Chios mastic gum (CMG) is a traditional Greek medicine used to treat a variety of gastrointestinal disorders, including inflammatory bowel disease (IBD). However, the bioactive compounds of CMG and the mechanisms of action for controlling of IBD remain unknown.

Masticadienonic acid (MDA) is one of the most abundant constituents isolated from CMG. This study aims to investigate the potential effects and underlying mechanisms of MDA in the pathogenesis of colitis.

The effects of MDA were evaluated using a dextran sulphate sodium (DSS)-induced acute colitis mouse model. The body and spleen weight and colon length and weight were measured and the clinical symptoms were analysed. Blood samples were collected to analyse the level of serum inflammatory markers.

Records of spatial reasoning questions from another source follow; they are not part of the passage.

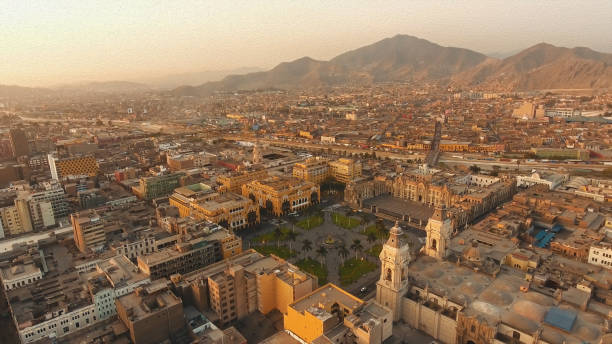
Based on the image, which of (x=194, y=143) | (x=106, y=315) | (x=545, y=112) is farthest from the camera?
(x=545, y=112)

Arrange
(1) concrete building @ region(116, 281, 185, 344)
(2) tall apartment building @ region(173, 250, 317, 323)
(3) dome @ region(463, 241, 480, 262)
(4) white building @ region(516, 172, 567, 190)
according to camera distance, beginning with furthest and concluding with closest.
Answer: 1. (4) white building @ region(516, 172, 567, 190)
2. (3) dome @ region(463, 241, 480, 262)
3. (2) tall apartment building @ region(173, 250, 317, 323)
4. (1) concrete building @ region(116, 281, 185, 344)

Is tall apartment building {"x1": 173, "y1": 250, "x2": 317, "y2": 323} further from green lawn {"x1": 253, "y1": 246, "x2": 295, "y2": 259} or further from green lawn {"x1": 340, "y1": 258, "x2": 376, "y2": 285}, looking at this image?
green lawn {"x1": 253, "y1": 246, "x2": 295, "y2": 259}

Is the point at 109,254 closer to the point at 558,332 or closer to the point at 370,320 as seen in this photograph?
the point at 370,320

Colon tissues were processed for histopathological examination, evaluation of the epithelial barrier function, and investigation of the probable mechanisms of action. The gut microbiota composition was also studied to determine the mechanism for the beneficial effects of MDA on IBD.

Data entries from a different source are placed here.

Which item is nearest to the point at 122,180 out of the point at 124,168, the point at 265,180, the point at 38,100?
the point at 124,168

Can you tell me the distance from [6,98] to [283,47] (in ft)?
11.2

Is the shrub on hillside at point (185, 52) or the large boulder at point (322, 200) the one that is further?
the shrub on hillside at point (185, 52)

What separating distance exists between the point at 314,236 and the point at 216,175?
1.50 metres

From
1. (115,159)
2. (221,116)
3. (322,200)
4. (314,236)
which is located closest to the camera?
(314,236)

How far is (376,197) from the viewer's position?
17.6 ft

MDA could ameliorate the severity of IBD by increasing the body weight and colon length, reducing spleen weight, disease activity index, and histological score. MDA treatments reduce the release of serum inflammatory cytokines tumour necrosis factor-alpha (TNFα), interleukin 1 beta (IL-1β), and interleukin 6 (IL-6) via inhibiting the MAPK and NF-κB signalling pathways. MDA supplementation could also improve the intestinal barrier function by activating the NF-E2-related factor-2 (Nrf2) signalling pathway and restoring the expression of tight junction proteins zonula occludens-1 (ZO-1) and occludin. In addition, MDA administration modulates the gut microbiota composition in DSS-induced colitis mice.

The results indicate that MDA attenuated experimental colitis by restoring intestinal barrier integrity, reducing inflammation, and modulating the gut microbiota. The present study provides novel insights into CMG-mediated remission of IBD and may facilitate the development of preventive and therapeutic strategies for IBD.